Other measures on the table aim to strengthen job security and end the precariousness that critics say means millions of people in Spain lose their jobs every time there is a downturn economic.

Spain has the highest share of temporary workers in Europe, which at 20% is double the EU average. These workers receive lower severance pay and are invariably the first to be made redundant in the event of a reduction.

The government wants to abolish the temporary contracts that are often misused in the construction and service sectors and create a new version that can only be used on an ad hoc basis in very specific circumstances.

According to the government’s latest proposal, these new contracts would last up to three months and cover peak periods such as the end-of-year holiday season and the busiest periods of the highly seasonal Spanish economy, dependent on tourism. and agriculture.

“We have to make a distinction between seasonal and temporary,” said Perez Rey.

For seasonal workers, the government wants to promote the use of an existing form of open-ended contract that allows workers to receive unemployment benefits during the months of inactivity without leaving their company, something already widely used in Spanish Balearic Islands, where the hospitality industry closes for about five hours. -month of season.

A second possible arrangement would create a permanent mechanism similar to leave schemes implemented around the world during pandemic lockdowns. This would involve anticipating anticipated ecological or digital transitions within companies.

Employers want the program to be “flexible and straightforward,” said CEOE’s Santos.
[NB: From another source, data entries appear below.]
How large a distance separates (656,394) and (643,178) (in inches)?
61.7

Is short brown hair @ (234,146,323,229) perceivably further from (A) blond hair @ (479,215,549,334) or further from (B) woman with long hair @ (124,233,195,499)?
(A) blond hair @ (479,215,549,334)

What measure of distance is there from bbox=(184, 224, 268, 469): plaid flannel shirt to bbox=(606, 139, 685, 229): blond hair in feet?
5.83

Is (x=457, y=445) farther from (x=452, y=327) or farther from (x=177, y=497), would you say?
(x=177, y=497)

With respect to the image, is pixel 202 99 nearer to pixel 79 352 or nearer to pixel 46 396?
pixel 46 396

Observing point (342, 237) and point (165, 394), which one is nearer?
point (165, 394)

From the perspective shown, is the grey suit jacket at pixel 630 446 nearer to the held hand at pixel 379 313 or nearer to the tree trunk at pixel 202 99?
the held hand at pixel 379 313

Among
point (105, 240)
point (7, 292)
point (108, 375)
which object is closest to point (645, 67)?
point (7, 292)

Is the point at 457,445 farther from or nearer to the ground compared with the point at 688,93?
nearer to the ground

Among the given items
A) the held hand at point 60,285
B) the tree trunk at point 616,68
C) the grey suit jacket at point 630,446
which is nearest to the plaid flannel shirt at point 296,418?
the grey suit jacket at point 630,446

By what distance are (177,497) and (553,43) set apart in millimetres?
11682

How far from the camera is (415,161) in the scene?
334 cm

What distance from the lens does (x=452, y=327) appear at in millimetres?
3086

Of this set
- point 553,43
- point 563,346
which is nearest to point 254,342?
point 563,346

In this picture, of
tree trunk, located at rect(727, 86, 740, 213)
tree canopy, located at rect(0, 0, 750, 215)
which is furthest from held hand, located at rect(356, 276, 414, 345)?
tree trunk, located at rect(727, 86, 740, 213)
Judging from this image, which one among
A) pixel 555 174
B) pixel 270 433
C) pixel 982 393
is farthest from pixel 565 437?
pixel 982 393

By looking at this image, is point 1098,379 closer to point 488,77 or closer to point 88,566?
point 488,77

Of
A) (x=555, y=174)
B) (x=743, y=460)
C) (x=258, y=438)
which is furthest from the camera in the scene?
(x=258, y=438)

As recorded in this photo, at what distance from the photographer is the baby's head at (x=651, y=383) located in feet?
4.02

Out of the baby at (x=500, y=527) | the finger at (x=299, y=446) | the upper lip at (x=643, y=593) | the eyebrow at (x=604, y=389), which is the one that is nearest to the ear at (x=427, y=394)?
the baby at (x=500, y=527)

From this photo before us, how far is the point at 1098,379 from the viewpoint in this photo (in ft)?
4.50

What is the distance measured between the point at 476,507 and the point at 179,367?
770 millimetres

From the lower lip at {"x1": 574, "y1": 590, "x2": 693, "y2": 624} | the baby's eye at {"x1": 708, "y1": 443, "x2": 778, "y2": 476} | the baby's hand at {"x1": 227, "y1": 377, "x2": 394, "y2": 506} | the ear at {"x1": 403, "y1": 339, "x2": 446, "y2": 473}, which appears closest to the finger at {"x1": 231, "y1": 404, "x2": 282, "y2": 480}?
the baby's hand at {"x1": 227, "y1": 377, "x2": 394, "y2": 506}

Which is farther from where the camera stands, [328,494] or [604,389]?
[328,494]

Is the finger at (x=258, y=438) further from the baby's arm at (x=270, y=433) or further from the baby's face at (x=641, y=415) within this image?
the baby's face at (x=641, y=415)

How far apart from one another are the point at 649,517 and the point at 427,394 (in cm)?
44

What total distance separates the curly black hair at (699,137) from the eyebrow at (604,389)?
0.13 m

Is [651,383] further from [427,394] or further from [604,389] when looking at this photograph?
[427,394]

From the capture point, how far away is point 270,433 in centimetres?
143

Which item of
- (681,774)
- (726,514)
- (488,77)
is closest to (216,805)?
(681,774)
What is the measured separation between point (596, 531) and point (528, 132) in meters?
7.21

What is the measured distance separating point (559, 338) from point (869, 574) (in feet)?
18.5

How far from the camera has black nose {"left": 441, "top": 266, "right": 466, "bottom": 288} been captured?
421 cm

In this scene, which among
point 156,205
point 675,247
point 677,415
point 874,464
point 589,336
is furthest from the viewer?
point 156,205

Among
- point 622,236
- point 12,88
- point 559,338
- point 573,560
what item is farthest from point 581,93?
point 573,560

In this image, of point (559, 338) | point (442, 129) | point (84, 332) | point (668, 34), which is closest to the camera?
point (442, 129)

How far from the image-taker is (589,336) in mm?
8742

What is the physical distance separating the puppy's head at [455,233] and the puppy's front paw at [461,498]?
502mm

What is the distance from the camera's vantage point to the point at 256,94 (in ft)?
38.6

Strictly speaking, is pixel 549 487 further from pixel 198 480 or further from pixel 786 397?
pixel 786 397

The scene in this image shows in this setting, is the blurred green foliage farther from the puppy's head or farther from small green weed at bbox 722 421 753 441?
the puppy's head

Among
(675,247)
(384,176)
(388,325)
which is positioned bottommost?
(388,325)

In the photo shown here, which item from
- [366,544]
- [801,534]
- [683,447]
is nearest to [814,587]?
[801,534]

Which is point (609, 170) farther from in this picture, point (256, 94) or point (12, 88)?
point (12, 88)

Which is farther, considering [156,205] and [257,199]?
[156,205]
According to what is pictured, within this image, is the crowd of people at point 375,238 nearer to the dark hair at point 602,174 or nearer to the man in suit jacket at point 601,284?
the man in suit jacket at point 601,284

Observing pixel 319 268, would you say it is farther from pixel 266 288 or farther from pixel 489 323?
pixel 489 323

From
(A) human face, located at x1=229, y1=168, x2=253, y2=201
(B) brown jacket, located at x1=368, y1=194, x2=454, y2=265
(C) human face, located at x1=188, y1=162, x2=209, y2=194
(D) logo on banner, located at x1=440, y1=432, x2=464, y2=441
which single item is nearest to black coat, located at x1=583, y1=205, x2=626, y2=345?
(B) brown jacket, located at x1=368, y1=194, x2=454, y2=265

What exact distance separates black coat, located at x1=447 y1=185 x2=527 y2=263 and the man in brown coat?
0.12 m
Together with the unions, they rejected the government’s initial proposal.

“We would like a more flexible model like Germany’s,” union leader Sordo said, referring to the “Kurzarbeit” system under which workers are subject to reduced hours as part of labor protection programs. use.

Some labor market analysts say plans are insufficient to address Spain’s aversion to permanent contracts.

“Temporary and permanent contracts are communicating vessels, if you tighten one you have to make the other more flexible. Otherwise, companies lose flexibility to compete in an increasingly globalized world,” said Ignacio Conde-Ruiz, professor of economics at the Complutense University of Madrid.

A source with knowledge of the matter said the European Commission would more easily agree to a deal – and release 2022 stimulus funds – if employers were on board, even if that would sacrifice more market flexibility than it wants.